Some would say I am angry, Yes, but not in the tired old cliches of grief that have been dispelled decades ago. I am not angry at Gary for dying. How could anyone BLAME the victim like that? I'm a victim of pancreatic cancer myself! I don't see myself ever blaming Gary for leaving me alone knowing how much he felt sorry for me having to go on without him. Like I told my sister-in-law, once you are diagnosed, you are tied to the tracks of the pancreatic cancer train and it doesn't stop for nuthin' until it runs you down. This is what makes me so angry. I meet many new widows from pancreatic cancer. It feels more like those who have experienced a sudden death of their spouse rather than the ones who cared for their loved one for years before they finally died.

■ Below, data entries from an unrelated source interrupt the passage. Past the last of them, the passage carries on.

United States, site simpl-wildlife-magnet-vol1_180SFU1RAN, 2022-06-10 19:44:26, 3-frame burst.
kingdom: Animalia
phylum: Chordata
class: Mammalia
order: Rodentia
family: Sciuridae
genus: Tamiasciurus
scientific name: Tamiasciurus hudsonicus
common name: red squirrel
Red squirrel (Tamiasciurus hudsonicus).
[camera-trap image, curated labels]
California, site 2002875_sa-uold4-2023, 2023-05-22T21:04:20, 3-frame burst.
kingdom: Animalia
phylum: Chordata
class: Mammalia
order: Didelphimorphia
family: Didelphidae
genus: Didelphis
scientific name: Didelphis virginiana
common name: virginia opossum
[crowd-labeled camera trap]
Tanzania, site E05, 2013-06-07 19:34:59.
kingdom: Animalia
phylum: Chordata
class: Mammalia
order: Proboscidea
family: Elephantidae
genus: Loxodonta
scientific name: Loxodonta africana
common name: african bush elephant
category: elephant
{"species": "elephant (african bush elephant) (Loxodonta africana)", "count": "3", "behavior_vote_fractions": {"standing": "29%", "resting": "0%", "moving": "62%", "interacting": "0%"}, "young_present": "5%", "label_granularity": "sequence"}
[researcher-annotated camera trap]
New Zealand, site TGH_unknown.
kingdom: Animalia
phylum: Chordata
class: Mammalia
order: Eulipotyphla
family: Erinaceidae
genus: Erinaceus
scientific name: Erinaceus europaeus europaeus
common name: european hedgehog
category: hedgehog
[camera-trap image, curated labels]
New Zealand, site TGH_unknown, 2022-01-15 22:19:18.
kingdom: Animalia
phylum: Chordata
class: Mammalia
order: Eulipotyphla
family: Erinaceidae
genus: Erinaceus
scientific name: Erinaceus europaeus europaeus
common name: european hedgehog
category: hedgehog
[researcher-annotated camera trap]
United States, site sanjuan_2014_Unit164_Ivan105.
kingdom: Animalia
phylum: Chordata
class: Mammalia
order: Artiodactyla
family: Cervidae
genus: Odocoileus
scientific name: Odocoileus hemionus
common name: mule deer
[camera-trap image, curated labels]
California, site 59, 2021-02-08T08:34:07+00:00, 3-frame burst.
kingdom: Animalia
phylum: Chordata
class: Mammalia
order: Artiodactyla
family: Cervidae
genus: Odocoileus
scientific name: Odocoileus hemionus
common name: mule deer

Pc is literally sudden death playoff.
I still can't be a cheerleader for any group attached to cancer. I'm not sure if that day will ever come.
Right now, I am glad I don't have to 'perform' for anyone and pretend all is just fine and dandy. I dread the day that people will say or think, 'OK buddy, your time is up, its time to get over the whole grief thing now.'
Well, you don't 'get over' a person you were meant to be with. Nor do you get to 'move on' either. Moving on means moving away from, but we are stuck with this person's love and their very real presence and memories forever.
So, yeah the work of grieving continues, but I'd like to say, "Take this job and shove it."